Life after leverage

Mega-firms with dry powder are breaking the LBO mould to get deals done, writes Toby Mitchenall.

With the much-vaunted abundance of opportunities that comes with a downturn, mega-firms with mega piles of dry powder should be rubbing their hands with glee. However, in a world without leverage, they have to rethink the way they put money to work.

Toby Mitchenall

Among some of the deal types to gain momentum post-crunch, here are a few that characterise potential emerging trends and give an indication of how private equity’s giants will navigate an unleveraged landscape for the next few years.

Dealing in debt

Debt is the new equity, many a GP will tell you. Earlier this month a consortium comprising Apollo Global Management, TowerBrook Capital Partners and York Capital Management took control of French roofing business Monier in a significant restructuring. The consortium used a position in the business’ debt to galvanise lenders and prepare a debt-for-equity swap proposal that saw it wrest ownership of the business from its previous owner, PAI Partners. Other firms to approach deals via the back door of debt include Oaktree Capital Management – prolific in this area – Cerberus Capital Management and Lion Capital. Clayton Dubilier & Rice, meanwhile, recently hired European mezzanine veteran Christine Vanden Beukel to “explore a range of credit investment strategies”.

PIPEs
GPs taking minority stakes in listed companies might give their LPs cause for concern; why should investors be paying two-and-twenty in fees for someone to watch a publicly listed stock gyrating up and down with the markets? BC Partners – which recently paid $350 million for a 20 percent stake in listed US company Office Depot – would argue that, if executed with the kind of due diligence and control mechanisms you’d expect from a private equity firm, the strategy can yield outsized returns. With three seats on Office Depot’s board of 14 and various corporate and financial veto rights negotiated, it seems BC have not approached the deal lightly. Other recent PIPEs (private investments in public equities) include Warburg Pincus’ 10.3 percent stake in UK-listed food business Premier Foods and Actis’ stake in Tunisian conglomerate Poulina Group.

Boosting bolt-ons
Firms are allocating more dry powder to be deployed via existing portfolio companies. Sources say that one $5 billion fund recently told investors that it would channel $2 billion of its committed capital into bolt-on acquisitions via its current portfolio platform companies. In June an education-focused platform 20 percent owned by The Carlyle Group acquired UK-based group BPP in a £303.5 million take-private. Numerous factors, such as economies of scale and scope and familiarity with the industry make add-on acquisitions an appealing proposition in the current environment.

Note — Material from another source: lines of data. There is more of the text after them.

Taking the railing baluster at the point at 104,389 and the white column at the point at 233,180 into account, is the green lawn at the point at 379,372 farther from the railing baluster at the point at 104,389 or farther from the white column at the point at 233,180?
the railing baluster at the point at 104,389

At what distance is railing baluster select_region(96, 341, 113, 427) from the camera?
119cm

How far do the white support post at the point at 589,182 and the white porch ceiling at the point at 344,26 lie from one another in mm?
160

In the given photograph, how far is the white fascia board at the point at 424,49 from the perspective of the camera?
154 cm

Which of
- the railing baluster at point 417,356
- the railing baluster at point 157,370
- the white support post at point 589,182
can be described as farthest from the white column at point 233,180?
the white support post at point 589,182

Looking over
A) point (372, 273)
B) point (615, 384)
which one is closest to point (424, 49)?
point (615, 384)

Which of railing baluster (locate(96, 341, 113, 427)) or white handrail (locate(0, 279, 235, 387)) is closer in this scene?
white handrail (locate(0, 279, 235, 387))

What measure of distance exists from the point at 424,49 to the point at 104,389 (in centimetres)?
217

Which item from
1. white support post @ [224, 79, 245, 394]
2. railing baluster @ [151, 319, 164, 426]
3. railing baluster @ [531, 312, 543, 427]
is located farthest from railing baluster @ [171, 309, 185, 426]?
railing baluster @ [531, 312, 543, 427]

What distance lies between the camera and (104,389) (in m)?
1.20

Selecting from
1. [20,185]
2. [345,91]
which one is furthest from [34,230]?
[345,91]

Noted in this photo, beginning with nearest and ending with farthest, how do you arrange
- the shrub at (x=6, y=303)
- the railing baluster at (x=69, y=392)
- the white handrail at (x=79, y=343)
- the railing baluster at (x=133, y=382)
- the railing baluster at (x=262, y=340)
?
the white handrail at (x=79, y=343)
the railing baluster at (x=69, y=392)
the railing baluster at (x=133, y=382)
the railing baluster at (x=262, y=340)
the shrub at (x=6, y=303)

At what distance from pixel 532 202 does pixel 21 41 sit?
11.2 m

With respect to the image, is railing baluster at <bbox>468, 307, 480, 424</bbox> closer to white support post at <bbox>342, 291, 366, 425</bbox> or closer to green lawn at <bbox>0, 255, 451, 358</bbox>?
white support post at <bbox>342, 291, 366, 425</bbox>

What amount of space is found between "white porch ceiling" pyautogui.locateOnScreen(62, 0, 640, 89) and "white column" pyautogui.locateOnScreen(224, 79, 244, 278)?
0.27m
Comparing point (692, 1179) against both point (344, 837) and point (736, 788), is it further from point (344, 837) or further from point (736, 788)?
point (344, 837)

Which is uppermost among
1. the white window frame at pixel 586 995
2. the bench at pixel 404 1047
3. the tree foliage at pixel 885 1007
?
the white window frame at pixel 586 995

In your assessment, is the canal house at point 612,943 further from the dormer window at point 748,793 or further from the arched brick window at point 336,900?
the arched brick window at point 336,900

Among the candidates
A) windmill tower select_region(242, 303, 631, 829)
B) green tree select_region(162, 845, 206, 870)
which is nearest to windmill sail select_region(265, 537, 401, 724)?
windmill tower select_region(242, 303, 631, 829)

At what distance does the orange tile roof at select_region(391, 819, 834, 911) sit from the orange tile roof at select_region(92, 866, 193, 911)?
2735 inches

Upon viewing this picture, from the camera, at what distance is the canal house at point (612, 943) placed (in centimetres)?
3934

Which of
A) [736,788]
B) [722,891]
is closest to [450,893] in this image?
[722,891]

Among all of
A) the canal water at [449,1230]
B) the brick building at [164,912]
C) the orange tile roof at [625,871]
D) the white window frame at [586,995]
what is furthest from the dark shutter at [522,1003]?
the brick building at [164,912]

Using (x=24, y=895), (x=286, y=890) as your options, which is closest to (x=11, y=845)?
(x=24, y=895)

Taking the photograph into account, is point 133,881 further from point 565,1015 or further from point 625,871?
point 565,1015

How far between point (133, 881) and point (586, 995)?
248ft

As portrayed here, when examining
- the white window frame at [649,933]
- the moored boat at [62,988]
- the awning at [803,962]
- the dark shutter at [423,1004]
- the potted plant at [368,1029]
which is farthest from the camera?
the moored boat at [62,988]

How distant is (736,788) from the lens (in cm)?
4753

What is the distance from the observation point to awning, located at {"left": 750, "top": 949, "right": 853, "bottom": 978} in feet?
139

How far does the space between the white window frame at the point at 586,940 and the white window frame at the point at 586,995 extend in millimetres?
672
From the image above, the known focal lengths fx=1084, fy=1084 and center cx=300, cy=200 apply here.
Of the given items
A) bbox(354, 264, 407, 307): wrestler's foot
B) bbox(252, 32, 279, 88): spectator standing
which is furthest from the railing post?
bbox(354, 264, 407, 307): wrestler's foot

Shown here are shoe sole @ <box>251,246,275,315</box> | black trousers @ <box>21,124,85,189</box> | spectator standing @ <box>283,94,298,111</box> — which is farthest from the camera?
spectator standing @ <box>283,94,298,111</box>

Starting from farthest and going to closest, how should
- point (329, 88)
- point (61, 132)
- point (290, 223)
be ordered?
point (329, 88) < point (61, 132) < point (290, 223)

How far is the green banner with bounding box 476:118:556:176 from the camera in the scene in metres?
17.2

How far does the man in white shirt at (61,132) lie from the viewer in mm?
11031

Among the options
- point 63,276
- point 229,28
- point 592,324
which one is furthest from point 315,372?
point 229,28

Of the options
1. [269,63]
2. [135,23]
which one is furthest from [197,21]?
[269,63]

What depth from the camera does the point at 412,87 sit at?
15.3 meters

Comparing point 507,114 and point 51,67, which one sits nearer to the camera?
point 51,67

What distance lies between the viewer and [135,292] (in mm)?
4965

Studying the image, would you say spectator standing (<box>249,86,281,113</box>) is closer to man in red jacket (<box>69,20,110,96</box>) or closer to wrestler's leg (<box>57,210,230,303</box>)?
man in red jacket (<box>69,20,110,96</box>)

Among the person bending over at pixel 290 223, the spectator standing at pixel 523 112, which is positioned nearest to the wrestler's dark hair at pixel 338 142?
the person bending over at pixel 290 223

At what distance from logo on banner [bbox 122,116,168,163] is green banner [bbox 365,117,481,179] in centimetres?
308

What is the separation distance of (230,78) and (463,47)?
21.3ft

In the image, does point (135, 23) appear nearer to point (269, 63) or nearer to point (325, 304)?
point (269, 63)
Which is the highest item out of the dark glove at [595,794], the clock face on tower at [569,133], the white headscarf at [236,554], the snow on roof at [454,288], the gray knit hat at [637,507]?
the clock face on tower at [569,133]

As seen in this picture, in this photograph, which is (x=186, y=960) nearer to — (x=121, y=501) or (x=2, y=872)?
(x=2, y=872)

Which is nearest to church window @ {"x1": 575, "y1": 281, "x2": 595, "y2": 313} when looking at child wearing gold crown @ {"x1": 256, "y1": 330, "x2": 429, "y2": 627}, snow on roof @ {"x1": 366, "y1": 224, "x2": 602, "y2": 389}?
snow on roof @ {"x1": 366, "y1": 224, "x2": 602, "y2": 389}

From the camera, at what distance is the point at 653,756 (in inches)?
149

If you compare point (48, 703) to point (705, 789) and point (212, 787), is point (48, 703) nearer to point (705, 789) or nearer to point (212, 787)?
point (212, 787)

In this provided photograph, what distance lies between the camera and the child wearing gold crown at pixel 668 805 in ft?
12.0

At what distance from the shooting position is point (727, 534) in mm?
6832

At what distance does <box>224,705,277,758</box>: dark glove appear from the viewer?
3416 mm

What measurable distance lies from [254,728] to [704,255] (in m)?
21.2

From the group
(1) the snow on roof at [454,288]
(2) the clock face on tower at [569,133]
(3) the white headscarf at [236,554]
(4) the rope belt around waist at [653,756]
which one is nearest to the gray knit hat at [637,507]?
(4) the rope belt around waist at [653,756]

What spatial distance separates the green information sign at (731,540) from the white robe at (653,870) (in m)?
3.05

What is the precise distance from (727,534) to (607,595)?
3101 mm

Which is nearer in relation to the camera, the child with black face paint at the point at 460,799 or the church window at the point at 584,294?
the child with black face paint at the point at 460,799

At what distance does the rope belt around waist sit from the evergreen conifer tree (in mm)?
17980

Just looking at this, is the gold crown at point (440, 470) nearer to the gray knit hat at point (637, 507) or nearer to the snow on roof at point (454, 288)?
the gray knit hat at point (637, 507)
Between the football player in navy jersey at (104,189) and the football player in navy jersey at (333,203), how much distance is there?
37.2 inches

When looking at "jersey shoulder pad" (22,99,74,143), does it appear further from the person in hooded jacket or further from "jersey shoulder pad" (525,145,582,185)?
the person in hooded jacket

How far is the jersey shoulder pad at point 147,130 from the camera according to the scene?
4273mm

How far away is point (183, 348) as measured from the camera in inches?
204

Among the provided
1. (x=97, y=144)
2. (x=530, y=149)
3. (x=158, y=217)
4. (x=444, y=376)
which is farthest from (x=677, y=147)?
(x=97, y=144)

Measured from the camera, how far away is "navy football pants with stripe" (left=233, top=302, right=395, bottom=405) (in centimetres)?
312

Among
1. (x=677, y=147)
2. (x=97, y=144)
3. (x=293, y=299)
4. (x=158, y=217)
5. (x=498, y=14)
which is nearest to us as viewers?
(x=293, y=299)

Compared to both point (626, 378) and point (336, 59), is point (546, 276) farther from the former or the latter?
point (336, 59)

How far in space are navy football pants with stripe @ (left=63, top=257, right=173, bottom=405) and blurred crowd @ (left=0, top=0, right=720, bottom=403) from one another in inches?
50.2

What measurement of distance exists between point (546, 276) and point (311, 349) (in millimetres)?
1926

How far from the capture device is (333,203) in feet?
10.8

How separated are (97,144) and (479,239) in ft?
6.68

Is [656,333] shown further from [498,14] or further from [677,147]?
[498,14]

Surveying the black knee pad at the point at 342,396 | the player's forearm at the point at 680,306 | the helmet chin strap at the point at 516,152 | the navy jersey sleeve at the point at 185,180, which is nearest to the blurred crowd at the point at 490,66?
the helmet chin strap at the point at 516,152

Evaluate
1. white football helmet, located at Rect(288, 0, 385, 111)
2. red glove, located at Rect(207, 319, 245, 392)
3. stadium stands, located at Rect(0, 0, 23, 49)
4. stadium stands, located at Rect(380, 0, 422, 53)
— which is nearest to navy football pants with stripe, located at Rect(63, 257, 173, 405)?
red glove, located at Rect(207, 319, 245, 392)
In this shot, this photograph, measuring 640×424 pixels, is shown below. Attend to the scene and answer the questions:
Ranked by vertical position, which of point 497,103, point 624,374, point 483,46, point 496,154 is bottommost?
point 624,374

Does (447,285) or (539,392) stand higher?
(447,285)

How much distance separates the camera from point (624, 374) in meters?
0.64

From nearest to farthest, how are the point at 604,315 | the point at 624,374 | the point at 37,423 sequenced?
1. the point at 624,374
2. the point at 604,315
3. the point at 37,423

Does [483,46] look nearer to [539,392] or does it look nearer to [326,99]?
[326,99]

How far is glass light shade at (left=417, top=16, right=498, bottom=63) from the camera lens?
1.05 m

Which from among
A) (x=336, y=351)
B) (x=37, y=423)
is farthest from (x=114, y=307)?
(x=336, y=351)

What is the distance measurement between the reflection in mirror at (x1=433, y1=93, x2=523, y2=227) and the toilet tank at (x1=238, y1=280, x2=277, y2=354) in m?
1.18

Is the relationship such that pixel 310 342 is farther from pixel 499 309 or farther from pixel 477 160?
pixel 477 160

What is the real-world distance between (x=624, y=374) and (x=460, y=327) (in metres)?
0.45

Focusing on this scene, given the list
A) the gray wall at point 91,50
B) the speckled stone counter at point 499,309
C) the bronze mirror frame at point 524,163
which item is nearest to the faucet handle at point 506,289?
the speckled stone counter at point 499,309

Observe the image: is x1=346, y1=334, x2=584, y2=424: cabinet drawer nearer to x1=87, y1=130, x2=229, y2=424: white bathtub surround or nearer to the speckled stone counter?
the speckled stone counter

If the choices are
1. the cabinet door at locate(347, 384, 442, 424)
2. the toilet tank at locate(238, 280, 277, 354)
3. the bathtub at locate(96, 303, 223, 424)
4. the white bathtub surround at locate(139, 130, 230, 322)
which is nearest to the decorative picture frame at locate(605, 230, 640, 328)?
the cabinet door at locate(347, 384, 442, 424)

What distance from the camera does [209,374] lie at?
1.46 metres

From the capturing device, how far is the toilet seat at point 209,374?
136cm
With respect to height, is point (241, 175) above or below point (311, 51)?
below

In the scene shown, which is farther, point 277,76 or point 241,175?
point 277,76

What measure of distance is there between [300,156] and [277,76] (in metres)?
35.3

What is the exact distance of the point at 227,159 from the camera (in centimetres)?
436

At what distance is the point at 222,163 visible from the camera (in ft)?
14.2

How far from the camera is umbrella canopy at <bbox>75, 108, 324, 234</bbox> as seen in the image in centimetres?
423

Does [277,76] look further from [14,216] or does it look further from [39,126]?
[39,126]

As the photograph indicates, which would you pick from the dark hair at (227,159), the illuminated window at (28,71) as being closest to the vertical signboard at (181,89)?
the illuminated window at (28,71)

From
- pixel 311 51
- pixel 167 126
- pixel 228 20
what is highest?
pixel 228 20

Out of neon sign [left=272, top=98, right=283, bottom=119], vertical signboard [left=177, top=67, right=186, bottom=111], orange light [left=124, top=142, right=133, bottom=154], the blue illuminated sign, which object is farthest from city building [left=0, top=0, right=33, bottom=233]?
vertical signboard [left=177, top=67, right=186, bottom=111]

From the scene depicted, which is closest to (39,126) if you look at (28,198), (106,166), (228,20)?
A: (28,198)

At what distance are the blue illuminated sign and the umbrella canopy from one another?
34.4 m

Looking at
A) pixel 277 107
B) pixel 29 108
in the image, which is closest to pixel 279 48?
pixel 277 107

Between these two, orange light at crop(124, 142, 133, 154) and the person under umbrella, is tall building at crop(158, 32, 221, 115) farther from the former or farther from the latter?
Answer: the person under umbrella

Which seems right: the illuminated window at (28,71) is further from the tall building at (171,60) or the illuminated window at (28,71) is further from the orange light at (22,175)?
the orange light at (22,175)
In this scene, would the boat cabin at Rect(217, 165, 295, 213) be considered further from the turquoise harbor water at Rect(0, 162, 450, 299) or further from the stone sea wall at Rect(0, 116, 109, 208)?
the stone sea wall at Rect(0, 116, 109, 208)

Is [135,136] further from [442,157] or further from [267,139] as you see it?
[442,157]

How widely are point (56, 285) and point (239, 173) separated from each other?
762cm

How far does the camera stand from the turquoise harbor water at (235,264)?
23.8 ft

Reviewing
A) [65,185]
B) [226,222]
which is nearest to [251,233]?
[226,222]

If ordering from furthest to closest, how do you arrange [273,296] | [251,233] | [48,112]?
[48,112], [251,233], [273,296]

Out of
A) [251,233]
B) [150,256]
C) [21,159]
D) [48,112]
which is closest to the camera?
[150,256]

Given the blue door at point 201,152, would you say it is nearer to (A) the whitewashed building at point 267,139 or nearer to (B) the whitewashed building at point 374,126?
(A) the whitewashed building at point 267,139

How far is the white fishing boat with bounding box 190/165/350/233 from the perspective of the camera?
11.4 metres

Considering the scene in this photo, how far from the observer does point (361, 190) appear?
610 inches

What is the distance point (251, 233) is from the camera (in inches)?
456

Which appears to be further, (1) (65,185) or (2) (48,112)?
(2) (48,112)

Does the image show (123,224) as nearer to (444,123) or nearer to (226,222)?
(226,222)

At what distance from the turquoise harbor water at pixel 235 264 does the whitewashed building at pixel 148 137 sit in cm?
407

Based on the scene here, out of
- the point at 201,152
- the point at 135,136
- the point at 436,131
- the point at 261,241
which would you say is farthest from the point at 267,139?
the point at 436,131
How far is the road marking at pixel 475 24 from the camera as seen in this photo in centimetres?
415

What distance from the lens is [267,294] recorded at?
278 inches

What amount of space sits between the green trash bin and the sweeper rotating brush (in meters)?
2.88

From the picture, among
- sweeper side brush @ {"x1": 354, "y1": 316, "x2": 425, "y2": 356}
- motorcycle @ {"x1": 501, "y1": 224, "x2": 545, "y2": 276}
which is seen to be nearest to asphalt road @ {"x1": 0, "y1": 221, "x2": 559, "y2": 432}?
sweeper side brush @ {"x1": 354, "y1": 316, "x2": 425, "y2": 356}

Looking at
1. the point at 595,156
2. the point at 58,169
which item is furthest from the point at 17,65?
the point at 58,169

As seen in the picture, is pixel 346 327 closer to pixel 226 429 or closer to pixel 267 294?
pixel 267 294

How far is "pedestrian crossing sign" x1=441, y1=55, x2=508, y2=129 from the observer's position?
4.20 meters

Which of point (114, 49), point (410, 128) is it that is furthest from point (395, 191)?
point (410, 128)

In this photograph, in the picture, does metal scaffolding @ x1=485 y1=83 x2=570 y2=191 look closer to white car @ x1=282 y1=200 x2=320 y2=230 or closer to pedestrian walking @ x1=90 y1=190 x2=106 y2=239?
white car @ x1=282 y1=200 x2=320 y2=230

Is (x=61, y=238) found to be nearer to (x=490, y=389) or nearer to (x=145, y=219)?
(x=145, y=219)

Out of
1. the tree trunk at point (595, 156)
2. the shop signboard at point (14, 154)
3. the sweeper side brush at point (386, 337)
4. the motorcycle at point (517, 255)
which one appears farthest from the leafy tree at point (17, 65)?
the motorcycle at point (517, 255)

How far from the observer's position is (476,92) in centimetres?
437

Aligning with the strategic buyer
In Apax Partners’ annual report released this June, chief executive Martin Halusa said the firm would see more situations in which it invests alongside “established corporate players”. Last year Apax teamed up with UK newspaper group Guardian Media Group to acquire publishing house Emap. More recently buyout giant Permira teamed up with Rupert Murdoch’s global media conglomerate to execute a $3.7 billion take-private of software group NDS. Investing alongside strategic corporates can provide many of the same synergies as bolt-on acquisitions. In some cases, such as BC Partners’ recent deal with Dutch heating company De Dietrich Remeha Group, it can provide a useful alternative to refinancing. BC’s portfolio company Baxi was in danger of breaching debt covenants, but a merger with its Dutch competitor provided scale as well as balance sheet security.

To the rescue
Amid torrid trading conditions, many highly leveraged businesses are bumping up against debt covenants, which means financial sponsors are being called to the negotiating table to hammer out a way forward with the lenders. As this tends to require an injection of more equity, it presents an opportunity for those with ready capital to step in and buy into the business. TowerBrook, which was part of the Monier consortium mentioned above, in March acquired a 62.5 percent stake in beleaguered French car parts supplier Autodistribution for an €88 million injection during restructuring. This week private equity firm Endless seized ownership of UK-based office supplies group Vasanta – formerly owned by rival firm Electra Partners – for an injection of more than £20 million.

Whether all of these deals will generate the returns that LPs have come to expect is as of yet unclear. These are times when innovation is key and some bold moves will be rewarded, while others will be picked apart as failed experiments. One thing is for certain, if 2009 produces the vintage year that most professionals predict, the stellar deals certainly won’t have been good old LBOs.